Galvin had considered putting a machine at this location upon launching Arrowhead Capital. " It is a good area," he says, "because although there is one bank, they do not have an ATM at all because of the risk. In the business community they term that as a barrier which prohibits a lot of investors from entering the market."
Along the route, Galvin talks at length about his military training and the applicable skills in his new line of work. He uses terms like "counter-reconnaissance" when surveying for anomalies that could indicate a threat is imminent, and "key terrain analysis" to describe how he identifies desirable locations for new ATMs.
One such lot has special meaning. It's the site of a future Conoco gas station and convenience store. The property was once owned by Galvin's grandfather, his Opa, a German immigrant who came to America with very little and built a life for his family, first as a butcher and later as the owner of a bar and grill here in what's become Kansas City's urban core. Relating the story proves difficult. There's pain associated with it.

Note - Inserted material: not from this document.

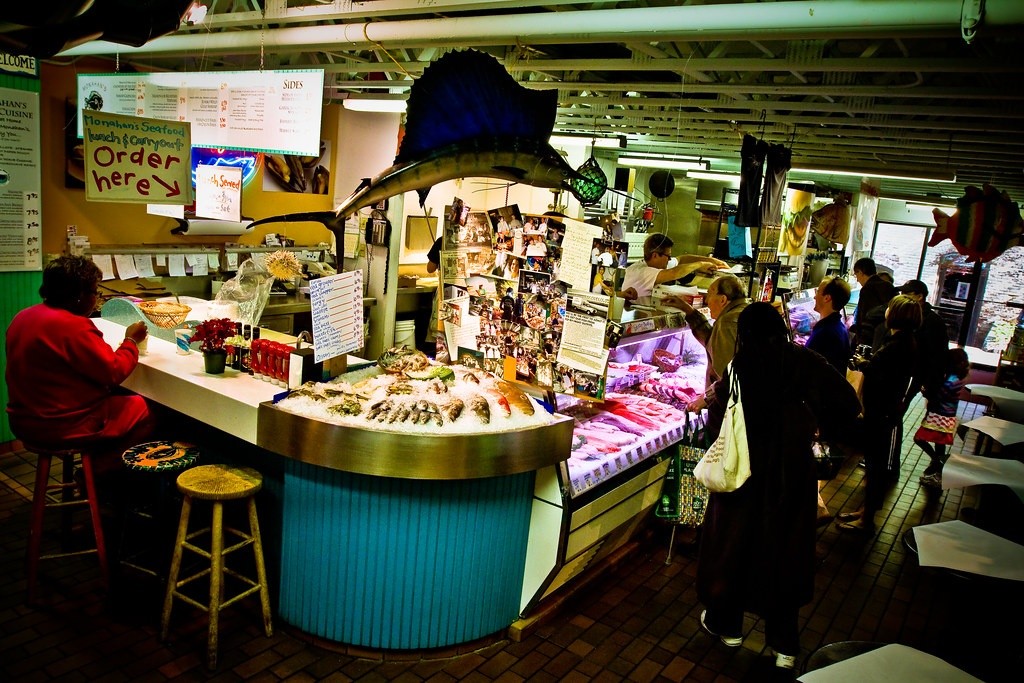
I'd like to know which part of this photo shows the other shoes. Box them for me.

The battle-hardened Marine swipes away his tears and apologizes. There's a long drawn breath of the winter air, and then it's time to move out.
"In my heart," Galvin said later, "I want to move on. If I can just get my life back."
He believes central to that, for him and his men, is a formal statement of vindication from the Marine Corps for Fox Company's actions in Afghanistan on March 4, 2007. That's been his quest ever since. Next year, MARSOC celebrates its 10th anniversary. How the story of its first unit sent to combat will be told remains to be seen.
Andrew deGrandpre is Military Times' digital news director.